On répond à vos questions
Une démission classique donne-t-elle droit au chômage ?
Non, en principe. L'assurance chômage est conçue pour couvrir une perte d'emploi involontaire, et la démission est par définition un départ volontaire. Elle n'ouvre donc pas de droits immédiats aux allocations, sauf si elle entre dans l'une des catégories reconnues comme « légitimes » par France Travail, ou si elle relève du dispositif démission-reconversion. En dehors de ces cas, un réexamen reste possible après 121 jours, mais rien n'est automatique.
Combien de temps faut-il attendre pour un réexamen après une démission non légitime ?
121 jours calendaires, soit un peu plus de quatre mois, à compter de la fin du contrat de travail. Pendant cette période, vous devez vous inscrire comme demandeur d'emploi et justifier de recherches actives et sérieuses. Passé ce délai, l'instance paritaire régionale de France Travail examine votre dossier au cas par cas et peut décider de vous ouvrir des droits rétroactivement si vos démarches sont jugées suffisantes.
Le dispositif démission-reconversion est-il accessible à tout le monde ?
Non, il est soumis à des conditions précises : justifier d'au moins cinq ans d'activité salariée continue (chez un ou plusieurs employeurs), avoir consulté un conseiller en évolution professionnelle avant de démissionner, et présenter un projet de reconversion ou de création d'entreprise réel et sérieux. Ce projet doit ensuite être validé par une commission régionale avant la démission — démissionner sans validation préalable fait perdre le bénéfice du dispositif.

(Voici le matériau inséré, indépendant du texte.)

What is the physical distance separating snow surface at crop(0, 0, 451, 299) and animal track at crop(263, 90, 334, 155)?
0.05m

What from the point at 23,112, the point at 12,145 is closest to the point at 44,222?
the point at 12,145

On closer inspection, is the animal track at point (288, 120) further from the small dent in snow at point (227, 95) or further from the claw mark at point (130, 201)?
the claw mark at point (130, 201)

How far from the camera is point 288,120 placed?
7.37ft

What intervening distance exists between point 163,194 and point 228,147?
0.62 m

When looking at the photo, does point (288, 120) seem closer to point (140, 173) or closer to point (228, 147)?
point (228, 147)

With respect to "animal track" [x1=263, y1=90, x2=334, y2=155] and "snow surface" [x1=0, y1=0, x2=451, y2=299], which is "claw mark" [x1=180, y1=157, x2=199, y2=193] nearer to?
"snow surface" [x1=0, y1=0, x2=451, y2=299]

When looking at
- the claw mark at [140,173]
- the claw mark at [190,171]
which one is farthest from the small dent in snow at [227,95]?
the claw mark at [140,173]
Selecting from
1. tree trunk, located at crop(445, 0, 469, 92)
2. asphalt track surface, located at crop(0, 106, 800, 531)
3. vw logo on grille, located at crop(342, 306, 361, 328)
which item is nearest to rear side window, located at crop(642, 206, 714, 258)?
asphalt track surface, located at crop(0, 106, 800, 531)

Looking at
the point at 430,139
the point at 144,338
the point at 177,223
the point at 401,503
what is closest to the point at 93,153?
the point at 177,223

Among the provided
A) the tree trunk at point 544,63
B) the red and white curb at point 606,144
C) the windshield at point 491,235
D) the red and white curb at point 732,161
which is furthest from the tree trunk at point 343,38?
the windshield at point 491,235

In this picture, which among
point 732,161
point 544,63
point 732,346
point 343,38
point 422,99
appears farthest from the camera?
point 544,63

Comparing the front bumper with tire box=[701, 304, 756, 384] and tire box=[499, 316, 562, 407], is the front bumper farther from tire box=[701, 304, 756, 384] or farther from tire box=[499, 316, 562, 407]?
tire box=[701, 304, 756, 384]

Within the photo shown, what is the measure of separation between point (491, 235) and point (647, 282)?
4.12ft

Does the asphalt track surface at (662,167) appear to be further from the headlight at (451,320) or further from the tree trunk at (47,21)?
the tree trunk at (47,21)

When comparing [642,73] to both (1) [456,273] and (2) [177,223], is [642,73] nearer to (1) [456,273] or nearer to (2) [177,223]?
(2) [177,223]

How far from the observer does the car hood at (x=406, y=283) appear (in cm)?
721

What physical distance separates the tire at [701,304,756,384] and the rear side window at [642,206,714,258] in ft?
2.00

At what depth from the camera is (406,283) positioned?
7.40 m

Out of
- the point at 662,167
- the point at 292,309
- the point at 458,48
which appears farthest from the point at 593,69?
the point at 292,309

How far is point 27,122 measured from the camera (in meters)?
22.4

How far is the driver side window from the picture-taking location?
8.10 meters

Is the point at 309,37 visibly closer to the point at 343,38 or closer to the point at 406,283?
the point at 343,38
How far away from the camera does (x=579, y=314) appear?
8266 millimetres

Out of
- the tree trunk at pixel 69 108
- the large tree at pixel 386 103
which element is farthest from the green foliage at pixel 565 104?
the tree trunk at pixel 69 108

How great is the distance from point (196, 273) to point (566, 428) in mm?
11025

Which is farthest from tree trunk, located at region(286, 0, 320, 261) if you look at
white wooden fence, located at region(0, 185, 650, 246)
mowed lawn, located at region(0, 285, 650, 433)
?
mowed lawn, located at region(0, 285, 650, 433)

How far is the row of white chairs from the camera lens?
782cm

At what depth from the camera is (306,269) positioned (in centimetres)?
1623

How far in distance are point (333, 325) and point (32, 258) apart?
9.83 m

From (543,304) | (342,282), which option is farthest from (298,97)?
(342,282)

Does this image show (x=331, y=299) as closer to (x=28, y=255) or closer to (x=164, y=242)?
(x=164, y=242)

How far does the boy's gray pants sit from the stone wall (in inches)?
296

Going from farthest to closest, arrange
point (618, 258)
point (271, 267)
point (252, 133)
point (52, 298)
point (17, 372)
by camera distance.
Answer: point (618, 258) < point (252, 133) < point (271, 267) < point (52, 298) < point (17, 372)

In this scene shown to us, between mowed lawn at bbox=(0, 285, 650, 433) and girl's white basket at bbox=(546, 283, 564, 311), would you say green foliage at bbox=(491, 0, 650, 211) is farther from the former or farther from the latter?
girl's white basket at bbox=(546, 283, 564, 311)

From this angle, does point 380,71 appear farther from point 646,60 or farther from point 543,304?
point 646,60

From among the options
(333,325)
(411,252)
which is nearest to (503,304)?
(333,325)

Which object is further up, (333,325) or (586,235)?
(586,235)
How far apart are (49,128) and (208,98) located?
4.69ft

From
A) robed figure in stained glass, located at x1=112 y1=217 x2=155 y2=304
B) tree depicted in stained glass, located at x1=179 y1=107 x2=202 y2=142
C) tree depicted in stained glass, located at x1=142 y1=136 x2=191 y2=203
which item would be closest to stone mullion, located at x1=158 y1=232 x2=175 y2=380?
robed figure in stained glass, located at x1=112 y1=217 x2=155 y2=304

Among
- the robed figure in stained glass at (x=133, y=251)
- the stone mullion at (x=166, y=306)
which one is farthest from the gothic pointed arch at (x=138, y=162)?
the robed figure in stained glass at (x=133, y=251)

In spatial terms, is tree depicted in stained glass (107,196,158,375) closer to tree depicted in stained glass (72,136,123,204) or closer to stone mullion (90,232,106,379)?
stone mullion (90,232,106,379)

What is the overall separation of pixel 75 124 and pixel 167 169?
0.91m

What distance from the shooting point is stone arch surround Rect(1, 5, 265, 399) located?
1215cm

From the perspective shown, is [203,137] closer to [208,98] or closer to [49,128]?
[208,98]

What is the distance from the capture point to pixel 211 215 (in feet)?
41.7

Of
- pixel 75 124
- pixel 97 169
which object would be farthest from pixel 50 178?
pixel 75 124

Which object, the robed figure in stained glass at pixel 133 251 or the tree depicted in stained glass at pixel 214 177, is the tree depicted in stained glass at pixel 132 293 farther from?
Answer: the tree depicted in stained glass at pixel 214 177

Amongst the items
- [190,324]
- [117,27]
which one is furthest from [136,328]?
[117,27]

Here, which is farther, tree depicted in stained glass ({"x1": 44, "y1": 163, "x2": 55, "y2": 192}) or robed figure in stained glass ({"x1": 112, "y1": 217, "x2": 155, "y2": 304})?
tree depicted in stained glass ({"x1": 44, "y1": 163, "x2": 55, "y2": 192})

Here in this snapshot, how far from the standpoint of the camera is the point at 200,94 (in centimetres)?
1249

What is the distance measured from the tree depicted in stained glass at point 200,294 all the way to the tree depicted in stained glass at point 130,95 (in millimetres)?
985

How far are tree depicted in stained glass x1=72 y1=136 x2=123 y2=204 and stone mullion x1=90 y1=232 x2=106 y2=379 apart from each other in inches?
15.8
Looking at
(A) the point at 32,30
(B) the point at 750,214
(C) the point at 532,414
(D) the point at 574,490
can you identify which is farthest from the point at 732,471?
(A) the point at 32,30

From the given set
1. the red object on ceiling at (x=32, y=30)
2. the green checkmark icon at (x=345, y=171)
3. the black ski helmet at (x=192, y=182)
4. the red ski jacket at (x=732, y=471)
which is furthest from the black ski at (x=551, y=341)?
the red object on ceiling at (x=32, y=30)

Vaut-il mieux négocier une rupture conventionnelle plutôt que démissionner ?
Dans la plupart des cas, oui, si l'employeur est ouvert à la discussion. La rupture conventionnelle ouvre automatiquement droit aux allocations chômage, comme un licenciement, sans avoir à prouver une situation particulière ni à attendre 121 jours. Avant de démissionner, il est donc presque toujours préférable d'évoquer avec son employeur la possibilité d'une rupture conventionnelle, surtout si le départ est envisagé d'un commun accord ou sans conflit majeur.
Que se passe-t-il si mon dossier de démission légitime est refusé ?
Vous n'êtes pas indemnisé immédiatement, mais vous restez inscrit comme demandeur d'emploi et pouvez demander un réexamen après 121 jours de recherche active, comme pour toute démission non reconnue légitime. Il est possible de contester la décision initiale ou de fournir des justificatifs complémentaires si votre situation correspondait en réalité à un motif légitime mal documenté au moment de la demande.